How to Use a St. Joseph Statue to Sell Your Home
29 SEP 2017
Homeowners and real estate agents swear by the tradition of burying a St. Joseph statue in the yard of a house for sale. While fixing up the property, staging it for sale and setting a market-value price are still essential elements in real estate sales, many people believe that the St. Joseph statue and accompanying prayers give the seller an edge in a difficult market.

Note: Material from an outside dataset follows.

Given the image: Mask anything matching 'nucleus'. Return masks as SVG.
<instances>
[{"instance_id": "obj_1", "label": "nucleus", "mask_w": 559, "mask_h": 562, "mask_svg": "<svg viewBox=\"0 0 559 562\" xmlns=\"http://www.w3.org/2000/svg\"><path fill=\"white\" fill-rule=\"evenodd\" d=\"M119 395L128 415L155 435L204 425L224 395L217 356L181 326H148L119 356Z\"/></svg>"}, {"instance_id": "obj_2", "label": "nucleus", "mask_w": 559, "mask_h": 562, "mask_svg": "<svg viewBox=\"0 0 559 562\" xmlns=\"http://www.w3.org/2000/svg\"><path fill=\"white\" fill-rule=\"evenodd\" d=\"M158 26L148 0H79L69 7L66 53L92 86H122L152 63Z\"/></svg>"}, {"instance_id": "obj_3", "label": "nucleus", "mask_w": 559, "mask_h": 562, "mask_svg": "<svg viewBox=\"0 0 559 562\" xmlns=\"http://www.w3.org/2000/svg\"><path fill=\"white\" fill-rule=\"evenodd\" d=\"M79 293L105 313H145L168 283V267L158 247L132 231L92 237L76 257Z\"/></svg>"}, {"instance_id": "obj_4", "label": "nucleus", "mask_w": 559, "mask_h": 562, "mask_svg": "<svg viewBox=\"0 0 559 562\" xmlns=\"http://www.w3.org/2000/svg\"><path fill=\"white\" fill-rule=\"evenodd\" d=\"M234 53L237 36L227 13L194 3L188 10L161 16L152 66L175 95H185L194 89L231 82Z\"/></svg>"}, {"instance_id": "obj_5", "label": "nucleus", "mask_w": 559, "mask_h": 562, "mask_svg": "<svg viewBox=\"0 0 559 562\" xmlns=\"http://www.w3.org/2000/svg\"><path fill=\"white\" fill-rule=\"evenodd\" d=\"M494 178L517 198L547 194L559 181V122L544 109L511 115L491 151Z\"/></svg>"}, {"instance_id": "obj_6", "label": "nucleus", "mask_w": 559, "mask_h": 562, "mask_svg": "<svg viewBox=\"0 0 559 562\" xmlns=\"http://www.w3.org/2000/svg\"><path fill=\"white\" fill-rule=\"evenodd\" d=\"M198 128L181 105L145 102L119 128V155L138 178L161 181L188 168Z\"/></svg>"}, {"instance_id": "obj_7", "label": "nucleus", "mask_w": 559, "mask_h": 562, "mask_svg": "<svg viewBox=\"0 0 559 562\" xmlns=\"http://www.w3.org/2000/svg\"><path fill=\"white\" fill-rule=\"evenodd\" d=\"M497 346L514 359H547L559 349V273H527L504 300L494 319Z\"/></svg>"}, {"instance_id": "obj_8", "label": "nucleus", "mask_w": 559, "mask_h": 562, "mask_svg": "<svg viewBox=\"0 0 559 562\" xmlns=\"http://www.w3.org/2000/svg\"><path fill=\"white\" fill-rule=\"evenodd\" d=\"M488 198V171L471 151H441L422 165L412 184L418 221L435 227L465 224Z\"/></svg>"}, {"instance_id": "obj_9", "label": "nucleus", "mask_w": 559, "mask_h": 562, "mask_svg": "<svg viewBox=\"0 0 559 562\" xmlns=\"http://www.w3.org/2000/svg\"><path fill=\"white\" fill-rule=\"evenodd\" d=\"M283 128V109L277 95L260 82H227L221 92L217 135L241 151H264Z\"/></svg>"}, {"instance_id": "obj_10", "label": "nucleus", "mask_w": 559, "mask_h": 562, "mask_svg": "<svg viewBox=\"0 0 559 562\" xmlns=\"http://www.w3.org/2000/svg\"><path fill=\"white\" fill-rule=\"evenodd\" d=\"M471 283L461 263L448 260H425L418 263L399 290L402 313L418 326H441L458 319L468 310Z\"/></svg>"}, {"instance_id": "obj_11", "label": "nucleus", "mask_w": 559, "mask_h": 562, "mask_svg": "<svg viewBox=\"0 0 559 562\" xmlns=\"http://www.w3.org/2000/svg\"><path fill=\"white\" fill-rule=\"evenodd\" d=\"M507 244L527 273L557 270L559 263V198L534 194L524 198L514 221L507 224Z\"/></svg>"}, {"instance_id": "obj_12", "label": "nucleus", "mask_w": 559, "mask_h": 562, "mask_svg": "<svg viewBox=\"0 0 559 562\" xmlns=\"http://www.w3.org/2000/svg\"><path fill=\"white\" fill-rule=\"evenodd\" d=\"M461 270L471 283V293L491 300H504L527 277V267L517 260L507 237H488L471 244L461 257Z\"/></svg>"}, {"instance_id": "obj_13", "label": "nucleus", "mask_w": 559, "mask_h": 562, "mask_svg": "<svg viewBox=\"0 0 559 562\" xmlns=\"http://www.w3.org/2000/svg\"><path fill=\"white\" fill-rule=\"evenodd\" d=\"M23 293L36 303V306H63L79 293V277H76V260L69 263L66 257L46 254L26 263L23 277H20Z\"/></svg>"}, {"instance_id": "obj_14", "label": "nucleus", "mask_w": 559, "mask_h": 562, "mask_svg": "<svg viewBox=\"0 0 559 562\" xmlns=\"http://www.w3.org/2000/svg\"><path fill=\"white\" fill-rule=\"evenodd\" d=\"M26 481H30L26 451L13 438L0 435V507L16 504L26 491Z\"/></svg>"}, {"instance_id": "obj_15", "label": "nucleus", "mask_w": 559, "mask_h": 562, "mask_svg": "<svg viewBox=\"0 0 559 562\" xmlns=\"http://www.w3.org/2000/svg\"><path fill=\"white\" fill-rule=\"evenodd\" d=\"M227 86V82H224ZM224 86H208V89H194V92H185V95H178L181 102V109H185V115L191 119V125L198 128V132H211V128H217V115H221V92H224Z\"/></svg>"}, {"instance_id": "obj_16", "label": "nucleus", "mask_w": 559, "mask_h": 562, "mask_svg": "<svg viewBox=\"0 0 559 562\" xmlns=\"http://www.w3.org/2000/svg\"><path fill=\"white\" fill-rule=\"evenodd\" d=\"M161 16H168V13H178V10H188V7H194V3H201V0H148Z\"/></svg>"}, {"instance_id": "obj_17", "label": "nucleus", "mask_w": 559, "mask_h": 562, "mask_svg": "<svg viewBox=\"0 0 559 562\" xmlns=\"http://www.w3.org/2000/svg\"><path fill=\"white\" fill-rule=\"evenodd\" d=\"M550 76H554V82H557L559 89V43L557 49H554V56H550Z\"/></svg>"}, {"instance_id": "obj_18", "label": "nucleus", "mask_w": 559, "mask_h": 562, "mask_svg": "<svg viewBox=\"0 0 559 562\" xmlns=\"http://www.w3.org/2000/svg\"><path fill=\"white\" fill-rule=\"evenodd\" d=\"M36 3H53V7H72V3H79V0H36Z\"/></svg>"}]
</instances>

1 The Tradition of St. Joseph
St. Joseph is the famous Joseph of the Nativity story. In Catholic tradition, he is the patron saint of families, carpenters and working men, with a feast day on March 19. Several legends exist as to how the tradition of burying St. Joseph became a method of acquiring and selling property. The earliest legend tells of St. Teresa of Avila seeking land for a second convent in the 1500s. She and the other nuns prayed and buried medallions of St. Joseph on their convent's lands, and soon a suitable piece of property was found. The tradition has evolved to become a method of selling a property.
2 How to Bury the Statue
While you can bury the statue in a variety of ways according to tradition, the St. Joseph statue is usually buried upside-down, facing the house. Many sellers and real estate agents place it next to the "For Sale" sign, so it is easy to find after the house has sold. Other people believe that you should bury it upside-down in the backyard. Condominium and apartment owners place the statue in a flowerpot next to the front door or on a balcony or patio, again upside-down and facing the home. Most of the St. Joseph statues intended for home-selling purposes are plastic; plaster statues are better kept inside the house in a place of honor.
3 The Novena
In addition to burying the St. Joseph statue in the yard, a novena or prayer is enclosed with most St. Joseph statue kits. This novena is prayed every day for nine days over the house and statue, asking St. Joseph for his help in selling the property. While not all sellers and real estate agents adhere to the prayer regime, they still swear by the power of St. Joseph in bringing serious buyers to the property.
4 After the House Sells
Once the house sells, tradition requires that the seller dig up the St. Joseph statue, clean it, and place it in a place of honor in the seller's new home. Some homeowners also place the laminated novena next to the statue as part of a small shrine. When it is time to sell their home, the present homeowners repeat the process, using the same St. Joseph statue to help bring buyers to the property.